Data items
━━━━━━

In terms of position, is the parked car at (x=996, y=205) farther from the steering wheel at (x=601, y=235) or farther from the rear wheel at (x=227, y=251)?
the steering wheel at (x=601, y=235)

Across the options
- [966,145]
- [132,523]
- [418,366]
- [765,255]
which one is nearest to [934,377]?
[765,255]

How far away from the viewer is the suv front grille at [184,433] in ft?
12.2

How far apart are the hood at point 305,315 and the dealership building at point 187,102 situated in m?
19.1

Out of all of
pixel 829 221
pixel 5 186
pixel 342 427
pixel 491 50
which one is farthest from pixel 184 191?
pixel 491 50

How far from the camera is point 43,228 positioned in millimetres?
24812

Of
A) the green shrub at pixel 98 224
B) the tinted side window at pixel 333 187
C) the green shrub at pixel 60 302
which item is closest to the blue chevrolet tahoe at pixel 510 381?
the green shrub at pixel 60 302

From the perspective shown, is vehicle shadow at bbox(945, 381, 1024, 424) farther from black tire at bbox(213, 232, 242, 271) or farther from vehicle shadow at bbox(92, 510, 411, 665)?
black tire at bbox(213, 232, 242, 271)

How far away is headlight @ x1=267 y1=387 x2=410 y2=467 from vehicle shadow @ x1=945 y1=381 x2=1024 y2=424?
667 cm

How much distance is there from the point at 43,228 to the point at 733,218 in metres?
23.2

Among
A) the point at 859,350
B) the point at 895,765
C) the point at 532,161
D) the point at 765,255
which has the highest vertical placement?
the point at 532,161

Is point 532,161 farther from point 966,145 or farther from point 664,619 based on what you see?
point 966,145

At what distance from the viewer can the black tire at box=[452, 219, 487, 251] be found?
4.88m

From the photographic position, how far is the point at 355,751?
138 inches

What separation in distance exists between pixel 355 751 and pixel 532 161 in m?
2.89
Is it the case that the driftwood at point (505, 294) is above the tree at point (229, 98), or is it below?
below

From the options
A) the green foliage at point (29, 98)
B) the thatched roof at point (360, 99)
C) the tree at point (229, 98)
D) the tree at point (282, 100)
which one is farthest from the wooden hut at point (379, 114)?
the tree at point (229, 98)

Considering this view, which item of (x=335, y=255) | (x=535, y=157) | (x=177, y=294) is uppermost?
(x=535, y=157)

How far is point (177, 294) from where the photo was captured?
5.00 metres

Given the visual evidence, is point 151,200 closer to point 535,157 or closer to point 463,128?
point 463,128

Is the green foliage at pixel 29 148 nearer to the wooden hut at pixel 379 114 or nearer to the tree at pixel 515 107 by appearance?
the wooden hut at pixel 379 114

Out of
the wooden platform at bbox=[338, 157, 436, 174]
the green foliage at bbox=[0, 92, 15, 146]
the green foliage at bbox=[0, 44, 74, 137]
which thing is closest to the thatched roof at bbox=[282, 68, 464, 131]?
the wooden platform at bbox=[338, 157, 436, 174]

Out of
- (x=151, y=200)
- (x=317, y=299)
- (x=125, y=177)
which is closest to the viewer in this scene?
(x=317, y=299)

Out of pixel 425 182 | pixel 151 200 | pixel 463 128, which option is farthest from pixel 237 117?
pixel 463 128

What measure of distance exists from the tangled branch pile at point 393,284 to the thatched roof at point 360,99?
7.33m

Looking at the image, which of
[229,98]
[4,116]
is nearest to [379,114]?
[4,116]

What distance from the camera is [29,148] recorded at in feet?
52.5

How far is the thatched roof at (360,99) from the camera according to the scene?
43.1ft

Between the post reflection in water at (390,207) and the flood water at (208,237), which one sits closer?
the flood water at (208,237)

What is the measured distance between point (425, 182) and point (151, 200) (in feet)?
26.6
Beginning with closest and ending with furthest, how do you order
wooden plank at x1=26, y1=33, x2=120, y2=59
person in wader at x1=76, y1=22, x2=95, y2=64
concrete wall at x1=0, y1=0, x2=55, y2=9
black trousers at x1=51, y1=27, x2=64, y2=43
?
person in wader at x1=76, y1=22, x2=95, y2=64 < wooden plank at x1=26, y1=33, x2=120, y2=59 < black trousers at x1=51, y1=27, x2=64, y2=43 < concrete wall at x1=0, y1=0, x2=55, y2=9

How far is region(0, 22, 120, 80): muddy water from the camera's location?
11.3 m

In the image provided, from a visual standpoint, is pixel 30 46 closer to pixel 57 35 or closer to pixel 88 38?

━━━━━━

» GOAL OF THE EXERCISE: Print the complete listing again, exactly as it stands.

» ANSWER:
In terms of position, is the parked car at (x=996, y=205) farther from the steering wheel at (x=601, y=235) or farther from the rear wheel at (x=227, y=251)?
the steering wheel at (x=601, y=235)

Across the options
- [966,145]
- [132,523]
- [418,366]
- [765,255]
which one is nearest to [934,377]?
[765,255]

How far away from the viewer is the suv front grille at [184,433] in ft?
12.2

How far apart are the hood at point 305,315 and the dealership building at point 187,102 situated in m?
19.1

Out of all of
pixel 829 221
pixel 5 186
pixel 342 427
pixel 491 50
which one is farthest from pixel 184 191?
pixel 491 50

How far from the camera is point 43,228 positioned in millimetres?
24812

Of
A) the green shrub at pixel 98 224
B) the tinted side window at pixel 333 187
C) the green shrub at pixel 60 302
which item is closest to the blue chevrolet tahoe at pixel 510 381?
the green shrub at pixel 60 302

From the perspective shown, is vehicle shadow at bbox(945, 381, 1024, 424) farther from black tire at bbox(213, 232, 242, 271) or farther from vehicle shadow at bbox(92, 510, 411, 665)?
black tire at bbox(213, 232, 242, 271)

How far away is headlight @ x1=267 y1=387 x2=410 y2=467 from vehicle shadow @ x1=945 y1=381 x2=1024 y2=424?
667 cm

How much distance is there from the point at 43,228 to the point at 733,218 in metres?
23.2

Among
A) the point at 859,350
B) the point at 895,765
C) the point at 532,161
D) the point at 765,255
which has the highest vertical placement?
the point at 532,161

Is point 532,161 farther from point 966,145 or farther from point 664,619 based on what you see?
point 966,145

At what distance from the viewer can the black tire at box=[452, 219, 487, 251] be found?
4.88m

From the photographic position, how far is the point at 355,751?
138 inches

What separation in distance exists between pixel 355 751 and pixel 532 161 in m?
2.89
Is it the case that the driftwood at point (505, 294) is above the tree at point (229, 98), or is it below?
below

From the options
A) the green foliage at point (29, 98)
B) the thatched roof at point (360, 99)
C) the tree at point (229, 98)
D) the tree at point (282, 100)
which one is farthest from the wooden hut at point (379, 114)?
the tree at point (229, 98)

Considering this view, which item of (x=335, y=255) | (x=535, y=157) | (x=177, y=294) is uppermost?
(x=535, y=157)

How far is point (177, 294) from where the photo was captured?
5.00 metres

Given the visual evidence, is point 151,200 closer to point 535,157 or closer to point 463,128?
point 463,128

Is the green foliage at pixel 29 148 nearer to the wooden hut at pixel 379 114 or nearer to the tree at pixel 515 107 by appearance?
the wooden hut at pixel 379 114

Out of
the wooden platform at bbox=[338, 157, 436, 174]
the green foliage at bbox=[0, 92, 15, 146]
the green foliage at bbox=[0, 44, 74, 137]
which thing is closest to the thatched roof at bbox=[282, 68, 464, 131]?
the wooden platform at bbox=[338, 157, 436, 174]

Out of
- (x=151, y=200)
- (x=317, y=299)
- (x=125, y=177)
which is closest to the viewer in this scene?
(x=317, y=299)

Out of pixel 425 182 | pixel 151 200 | pixel 463 128, which option is farthest from pixel 237 117?
pixel 463 128

What measure of distance exists from the tangled branch pile at point 393,284 to the thatched roof at point 360,99?
7.33m

Looking at the image, which of
[229,98]
[4,116]
is nearest to [379,114]?
[4,116]

What distance from the camera is [29,148] recorded at in feet?
52.5

How far is the thatched roof at (360,99) from the camera according to the scene?
43.1ft

Between the post reflection in water at (390,207) and the flood water at (208,237), which one sits closer?
the flood water at (208,237)

What is the measured distance between point (425, 182) and point (151, 200) (in feet)?
26.6
Beginning with closest and ending with furthest, how do you order
wooden plank at x1=26, y1=33, x2=120, y2=59
person in wader at x1=76, y1=22, x2=95, y2=64
concrete wall at x1=0, y1=0, x2=55, y2=9
black trousers at x1=51, y1=27, x2=64, y2=43
?
person in wader at x1=76, y1=22, x2=95, y2=64 < wooden plank at x1=26, y1=33, x2=120, y2=59 < black trousers at x1=51, y1=27, x2=64, y2=43 < concrete wall at x1=0, y1=0, x2=55, y2=9

How far is region(0, 22, 120, 80): muddy water from the camera's location?
11.3 m

In the image provided, from a visual standpoint, is pixel 30 46 closer to pixel 57 35 or closer to pixel 88 38?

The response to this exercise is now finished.